Most of what we now know of the family comes from the long letters which Caroline wrote to her relatives at home.  In November 1856 she wrote of meeting her Lindsay cousins in Barrackpore, Calcutta.  She mentioned the, “very nice house,” and a ball given for them by the officers, “the room hung with flowers and the colours of the regiment; two bands and supper laid out in a tent.”  They didn't retire until 2.30 am but were up at 9 to catch the train to Ramnagar, 130 miles away.


On the following day they set out at 5 pm by carriages to a river.  As there were no boats the carriages were pulled across by coolies which took 2 hours in the moonlight.  They were relieved to reach a Dak bungalow at 9 pm to spend the night.  Dak bungalows were provided every 15 miles along the main roads.  But their problems were not over.  The new horses provided had not been in harness before so they reared and bolted.  The weary girls and their mother climbed back into the carriages and set off again.   By now they had been joined by brother George but once again a horse bolted and one of the gharris (carriages) was upset.  The family crossed three more rivers, this time dragged through low water and sand by 8 bullocks.  Finally they arrived at Cawnpore, an important garrison town for the East India Company lying both on the Grand Trunk Road and the River Ganges.

++++++

• Assignment
In the passage about the family's journey to Cawnpore, translate the sentence "Dak bungalows were provided every 15 miles along the main roads." into Spanish. None of the data after this point matters for the task.

• Collected data
++++++

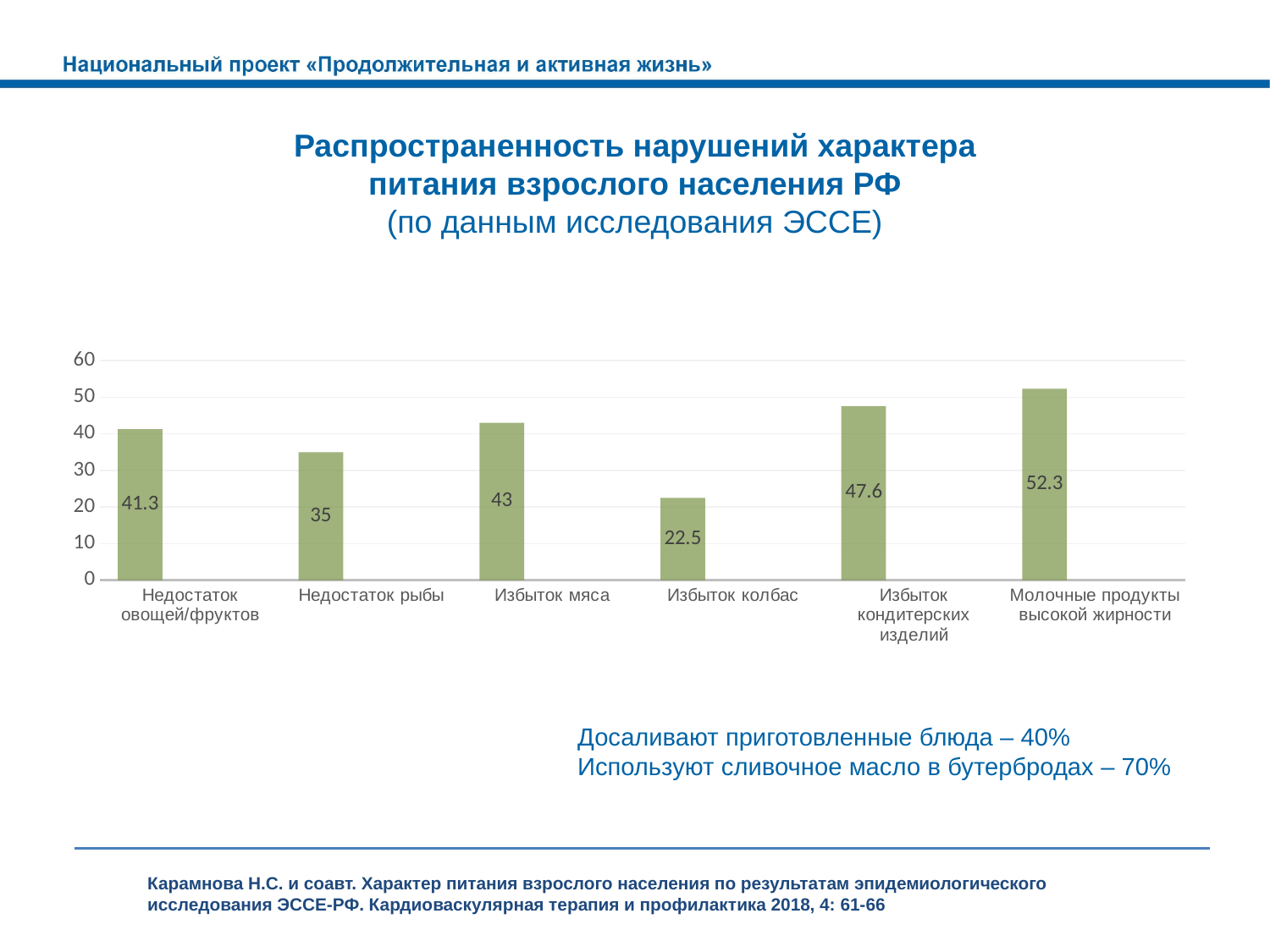
Which is larger, the value for Избыток мяса or the value for Недостаток овощей/фруктов? Избыток мяса What kind of chart is shown on the slide? bar chart Is the value for Избыток кондитерских изделий greater or less than 40? greater What is the difference between the values for Молочные продукты высокой жирности and Избыток колбас? 29.8 Which category has the highest value? Молочные продукты высокой жирности How many categories are shown in the chart? 6 What is the value for Недостаток овощей/фруктов? 41.3 What is the difference between the values for Избыток кондитерских изделий and Недостаток рыбы? 12.6 What is the value for Недостаток рыбы? 35 Which category has the lowest value? Избыток колбас What is the value for Избыток колбас? 22.5 What is the value for Молочные продукты высокой жирности? 52.3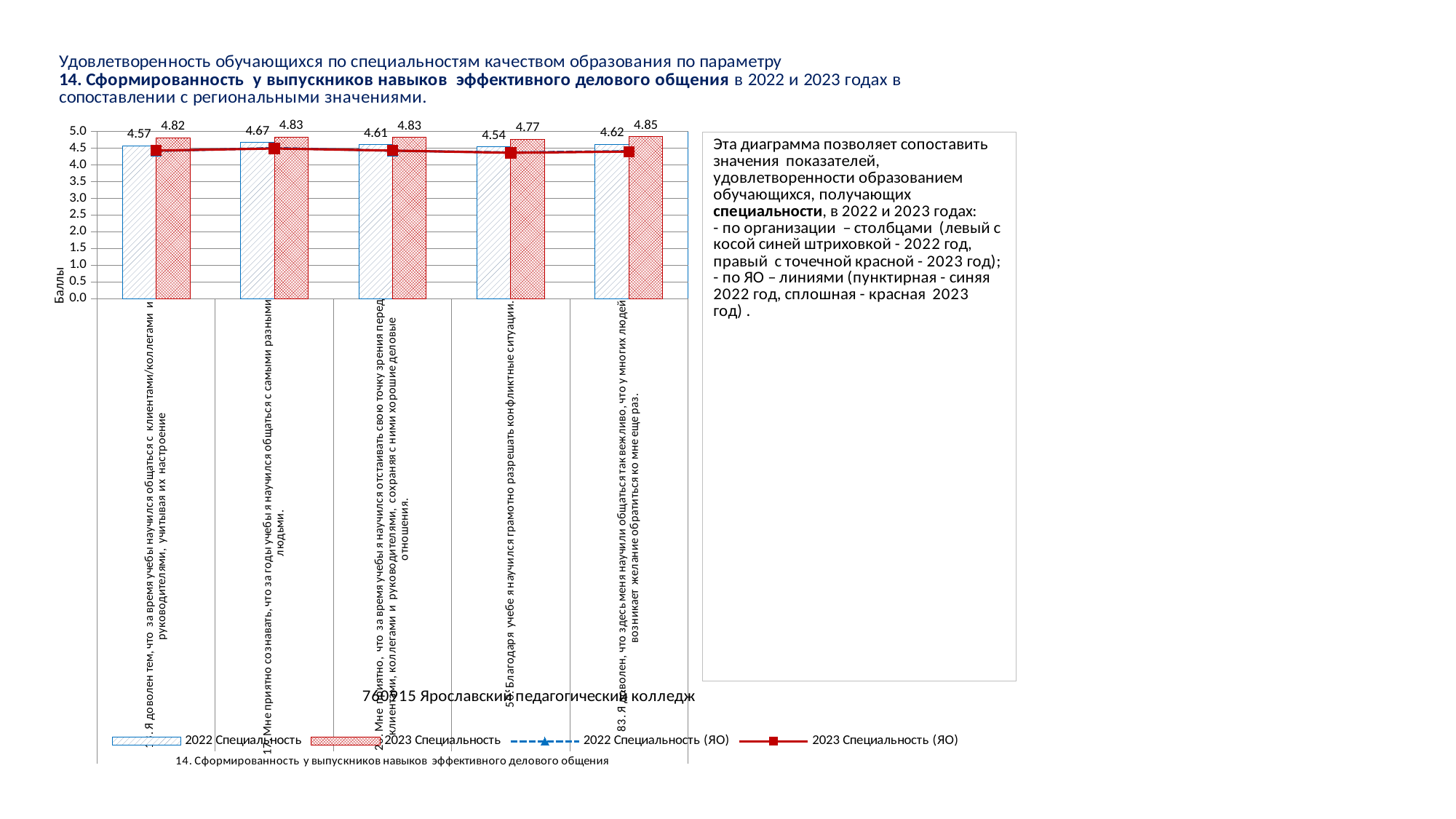
What type of chart is shown on the slide? Bar chart with lines What is the 2023 Специальность value for the category "Благодаря учебе я научился грамотно разрешать конфликтные ситуации"? 4.77 Which category has the lowest 2022 Специальность value? Благодаря учебе я научился грамотно разрешать конфликтные ситуации (4.54) Is the 2023 Специальность (ЯО) line value for the first category greater or less than 4.0? greater How many series does the chart legend list? 4 Which category has the highest 2023 Специальность value? Я доволен, что здесь меня научили общаться так вежливо, что у многих людей возникает желание обратиться ко мне еще раз (4.85) What is the difference between the 2023 and 2022 Специальность values for the first category? 0.25 What is the 2022 Специальность value for the first category ("Я доволен тем, что за время учебы научился общаться с клиентами/коллегами и руководителями...")? 4.57 How many categories are plotted along the x axis of the chart? 5 What is the label of the vertical axis of the chart? Баллы What is the 2023 Специальность value for the last category ("Я доволен, что здесь меня научили общаться так вежливо...")? 4.85 For the second category ("Мне приятно сознавать, что за годы учебы я научился общаться с самыми разными людьми"), which is larger: the 2022 Специальность value or the 2023 Специальность value? 2023 Специальность (4.83)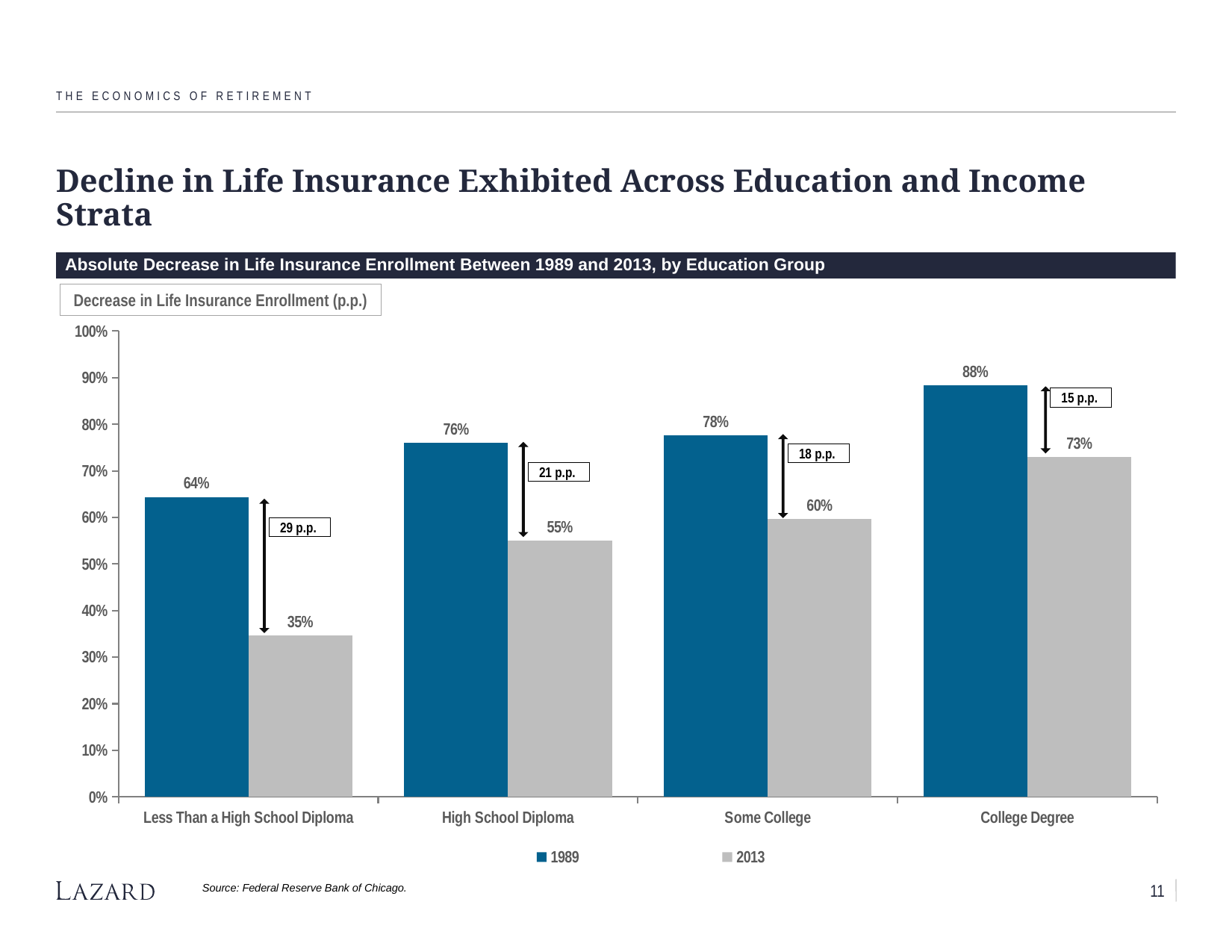
What was the life insurance enrollment rate in 1989 for the Less Than a High School Diploma group? 64% What type of chart is shown on the slide? Bar chart How many series does the legend list? 2 What is the difference between the 1989 and 2013 enrollment rates for the Less Than a High School Diploma group? 29 p.p. Which education group had the lowest enrollment rate in 2013? Less Than a High School Diploma What was the life insurance enrollment rate in 2013 for the College Degree group? 73% Which education group had the highest enrollment rate in 1989? College Degree What is the decrease in percentage points shown for the High School Diploma group? 21 p.p. What was the 2013 enrollment rate for the Some College group? 60% Is the 1989 enrollment rate for Some College greater or less than 70%? greater How many education groups are shown on the x axis? 4 Which is larger: the 2013 enrollment rate for High School Diploma or the 2013 enrollment rate for Some College? Some College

++++++

• Solution for this exercise
Los bungalós Dak se proporcionaban cada 15 millas a lo largo de las carreteras principales.